Don Alberto Debbi, medico e sacerdote, ha raccontato la sua esperienza di ritorno in corsia durante la pandemia

Medico pneumologo all’ospedale di Sassuolo, poi il seminario e l’ordinazione presbiterale; a marzo in piena pandemia nuovamente in corsia nello stesso luogo di cura: medico e sacerdote. Questo il percorso che ha contrassegnato don Alberto Debbi, che domenica sera in Sant’Agostino ha parlato in modo toccante, coinvolgente e propositivo di questa sua esperienza.
L’incontro, dal titolo “da corpo a corpo”, promosso dall’Azione Cattolica diocesana, era inserito in un ciclo di quattro serate “Startincontro” che hanno coinvolto i vari settori in cui si articola l’A.C., come ha sottolineato la neopresidente Sara Iotti.

Sara Iotti (Presidente Azione Cattolica)

Attraverso un video sono state presentate le varie esperienze associative promosso in diocesi e i nuovi assistenti: don Daniele Casini, assistente generale e settore adulti; don Gionatan Giordani, giovani e don Gabriele Valli, ACR.

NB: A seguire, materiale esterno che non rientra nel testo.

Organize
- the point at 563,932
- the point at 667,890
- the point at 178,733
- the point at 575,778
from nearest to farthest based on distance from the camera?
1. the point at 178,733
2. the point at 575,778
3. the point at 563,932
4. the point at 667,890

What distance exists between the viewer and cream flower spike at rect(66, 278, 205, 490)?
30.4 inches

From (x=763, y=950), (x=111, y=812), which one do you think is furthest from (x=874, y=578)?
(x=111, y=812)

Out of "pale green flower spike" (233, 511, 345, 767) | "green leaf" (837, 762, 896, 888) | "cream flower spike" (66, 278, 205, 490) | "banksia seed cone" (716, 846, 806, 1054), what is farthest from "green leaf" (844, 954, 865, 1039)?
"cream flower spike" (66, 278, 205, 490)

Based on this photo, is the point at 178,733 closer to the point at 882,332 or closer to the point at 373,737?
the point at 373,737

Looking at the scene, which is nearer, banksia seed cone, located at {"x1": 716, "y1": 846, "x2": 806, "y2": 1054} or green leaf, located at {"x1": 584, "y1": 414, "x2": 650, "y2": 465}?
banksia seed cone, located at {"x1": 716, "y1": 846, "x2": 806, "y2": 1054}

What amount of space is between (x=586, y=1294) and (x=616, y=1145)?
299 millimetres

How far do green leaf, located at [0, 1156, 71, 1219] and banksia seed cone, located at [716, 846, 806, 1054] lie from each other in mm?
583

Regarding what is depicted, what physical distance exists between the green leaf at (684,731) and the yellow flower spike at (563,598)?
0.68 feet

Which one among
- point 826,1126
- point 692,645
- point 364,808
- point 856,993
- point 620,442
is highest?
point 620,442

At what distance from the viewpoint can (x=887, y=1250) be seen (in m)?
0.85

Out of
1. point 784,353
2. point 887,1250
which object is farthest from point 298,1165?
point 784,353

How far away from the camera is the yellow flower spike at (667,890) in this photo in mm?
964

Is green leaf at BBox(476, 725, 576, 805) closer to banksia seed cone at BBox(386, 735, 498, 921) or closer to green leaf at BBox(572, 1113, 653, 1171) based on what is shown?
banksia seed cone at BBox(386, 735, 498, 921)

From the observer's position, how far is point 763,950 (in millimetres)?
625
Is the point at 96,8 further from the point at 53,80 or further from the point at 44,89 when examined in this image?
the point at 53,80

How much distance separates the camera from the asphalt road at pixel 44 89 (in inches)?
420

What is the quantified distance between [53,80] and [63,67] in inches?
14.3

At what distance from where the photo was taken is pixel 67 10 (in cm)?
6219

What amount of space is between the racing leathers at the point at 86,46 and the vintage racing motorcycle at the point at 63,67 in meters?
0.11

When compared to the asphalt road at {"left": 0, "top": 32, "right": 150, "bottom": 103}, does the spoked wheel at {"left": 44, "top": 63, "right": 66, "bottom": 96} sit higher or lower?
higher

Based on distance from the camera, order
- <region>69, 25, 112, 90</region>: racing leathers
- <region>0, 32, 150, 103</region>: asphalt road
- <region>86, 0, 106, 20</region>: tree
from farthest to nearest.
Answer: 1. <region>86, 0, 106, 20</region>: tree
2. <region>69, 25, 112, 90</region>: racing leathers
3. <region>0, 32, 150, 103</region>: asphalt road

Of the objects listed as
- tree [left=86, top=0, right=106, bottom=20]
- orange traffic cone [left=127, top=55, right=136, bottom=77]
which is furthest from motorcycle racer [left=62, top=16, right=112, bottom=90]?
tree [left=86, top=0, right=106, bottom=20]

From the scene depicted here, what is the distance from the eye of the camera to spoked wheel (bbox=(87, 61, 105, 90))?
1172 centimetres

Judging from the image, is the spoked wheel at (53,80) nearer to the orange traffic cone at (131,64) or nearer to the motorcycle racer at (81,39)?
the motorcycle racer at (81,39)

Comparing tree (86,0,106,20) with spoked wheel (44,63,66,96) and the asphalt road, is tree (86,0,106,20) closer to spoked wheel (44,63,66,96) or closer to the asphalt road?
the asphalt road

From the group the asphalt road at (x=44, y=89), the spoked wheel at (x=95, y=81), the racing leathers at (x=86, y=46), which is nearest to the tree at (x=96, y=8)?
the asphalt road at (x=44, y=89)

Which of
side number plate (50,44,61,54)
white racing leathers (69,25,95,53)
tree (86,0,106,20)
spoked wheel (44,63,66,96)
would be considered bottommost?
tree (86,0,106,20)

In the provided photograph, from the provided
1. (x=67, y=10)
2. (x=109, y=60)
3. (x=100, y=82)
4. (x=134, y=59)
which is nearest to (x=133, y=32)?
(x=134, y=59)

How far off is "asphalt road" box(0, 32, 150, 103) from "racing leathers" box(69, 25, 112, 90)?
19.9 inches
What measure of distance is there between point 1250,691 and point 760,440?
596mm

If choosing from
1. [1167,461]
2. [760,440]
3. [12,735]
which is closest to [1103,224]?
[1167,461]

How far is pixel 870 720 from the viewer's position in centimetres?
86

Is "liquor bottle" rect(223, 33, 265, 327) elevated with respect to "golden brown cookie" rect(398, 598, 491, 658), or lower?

Don Debbi ha ripercorso le tappe del suo volontario e generoso rientro in reparto in piena pandemia, i momenti difficili e impegnativi vissuti accanto ai colleghi e agli ammalati, la difficoltà e la mancanza di relazioni, le scelte drammatiche da operare, la ricchezza delle esperienze vissute a contatto con chi era stato colpito dal coronavirus, il poter portare anche il conforto religioso assieme alle cure.
Ogni giorno si è vissuto il triduo pasquale: la passione, la morte e la resurrezione di chi dopo un lungo combattimento superava la malattia.

In tre parole: coraggio, relazione, ringraziamento don Alberto ha sintetizzato le settimane trascorso nell’ospedale di Sassuolo; ha ricordato l’impegno, la disponibilità dei medici e di tutto il personale sanitario. E’ stata quella per tanti l’occasione di una riscoperta o scoperta della relazione con il Signore di cui si avvertiva la prossimità; don Debbi al riguardo ha sottolineto come nei malati ci si è preso cura del Corpo di Cristo presente in loro. Forza particolare la davano la fede, la preghiera e il sentire che tanti pregavano per gli operatori sanitari e l’Eucarestia che il sacerdote celebrava.


Il relatore ha poi aggiunto che non basta porsi la domanda: dov’è Dio in questa sofferenza, ma soprattutto occorre chiedersi: dove sono io di fronte a questa situazione, facendo così un forte richiamo alla responsabilità personale.
Il Covid ha minato le relazioni umane; occorre una forte opera di sensibilizzazione delle giovani generazioni e soprattutto la ricerca di strade di unione e condivisione per ricostruire il tessuto sociale ed ecclesiale.

Alla relazione – svoltasi nella parrocchia di Sant’Agostino il cui parroco don Guido Mortari è stato vittima della pandemia – ha fatto seguito un ampio e partecipato dialogo dei tanti presenti con don Alberto; la serata è stata conclusa dal saluto e dalla preghiera dell’assistente diocesano don Daniele Casini.